Roleplay Scenarios This Enables
Investigation Gameplay: Detectives respond to alarms, secure scenes, check evidence markers to determine theft scale, then use that information to build cases. Criminals caught with stolen documents matching the evidence count face charges. Those smart enough to fence items quickly might get away with it.
Criminal Career Path: Players who don't want violent crime can specialize in corporate espionage. Hit offices during low-police hours, move documents to secure locations, fence through the pawn shop during shift changes. Becomes a skill-based stealth game rather than a shootout.
Multi-Agency Coordination: Sheriff handles county office robberies while LSPD covers city buildings. Creates realistic jurisdictional boundaries and prevents response overlap. Agencies might coordinate on major heists or compete for arrests.
Configuration Examples
Add office locations by defining coordinates for the robbery marker, setting the security job (police or sheriff), configuring document amounts (how many can be stolen), and setting difficulty (lockpick time, alarm delay). The config structure is straightforward: copy an existing office entry, change the coordinates and security assignment, and you've added a new heist location.

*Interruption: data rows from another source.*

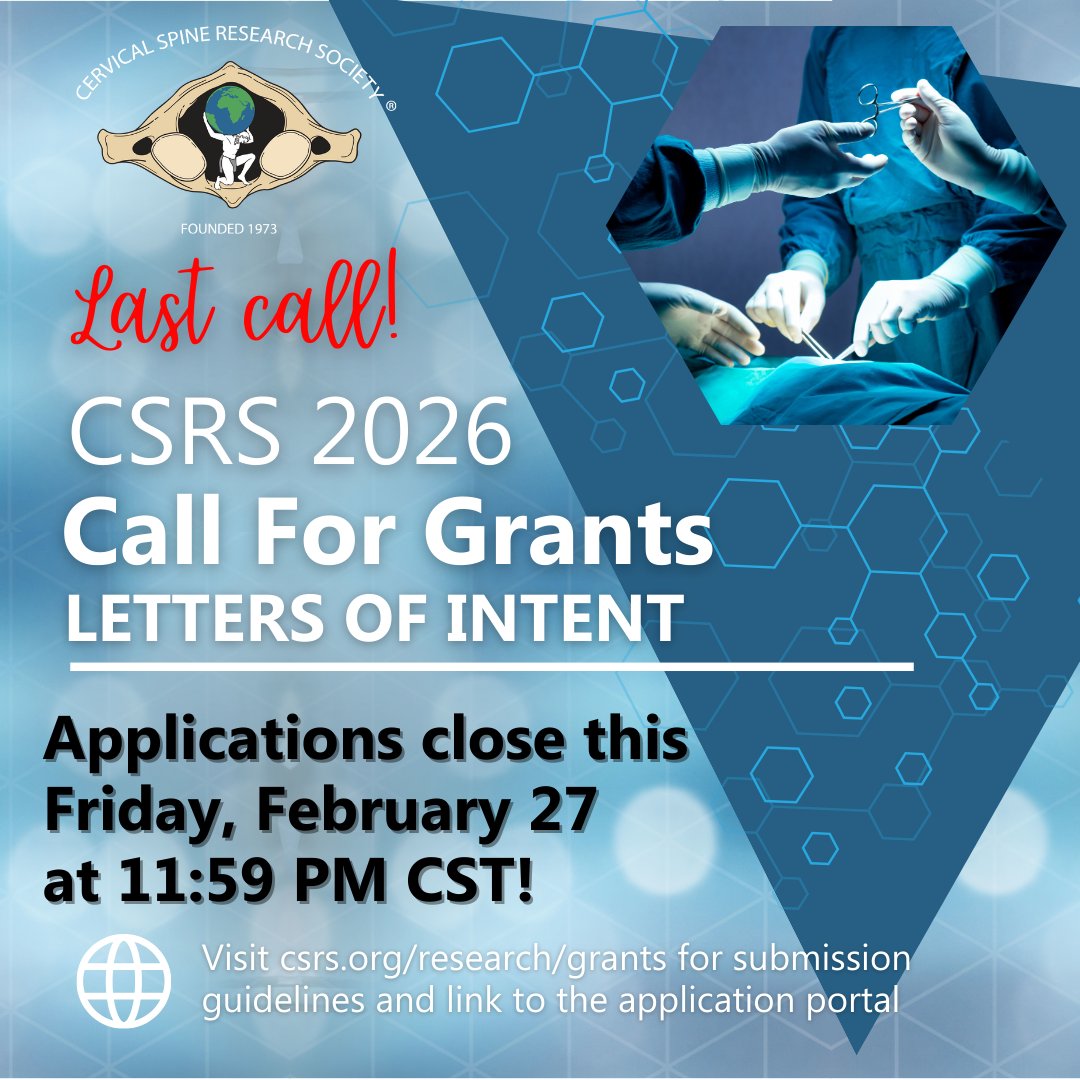 CERVICAL SPINE RESEARCH SOCIETY ®

FOUNDED 1973

Last call!

CSRS 2026
Call For Grants
LETTERS OF INTENT

Applications close this Friday, February 27 at 11:59 PM CST!

Visit csrs.org/research/grants for submission guidelines and link to the application portal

Pawn shop configuration lets you add any items beyond documents - stolen electronics, corporate data drives, whatever fits your server's lore.
Open Source Advantage
Full code access means you can integrate this with existing crime systems, adjust police response mechanics, modify evidence persistence (how long before it resets), or add notification integrations with Discord webhooks for admin monitoring. Want to add a shred documents mechanic to destroy evidence? You can code it. Need integration with a court system that uses evidence tracking? The database structure supports it. The customizable progress bar can be restyled to match your server's UI aesthetic. This isn't a locked black box - it's a foundation you can build on.
Performance Notes
The 0.01ms idle performance comes from smart distance checking and marker management. The script only activates proximity checks when players are near configured office locations, and markers only render within draw distance. During active robberies, resource usage peaks at 0.02ms - still negligible. This optimization level means you can run dozens of office locations without impacting server performance, even on budget hosting.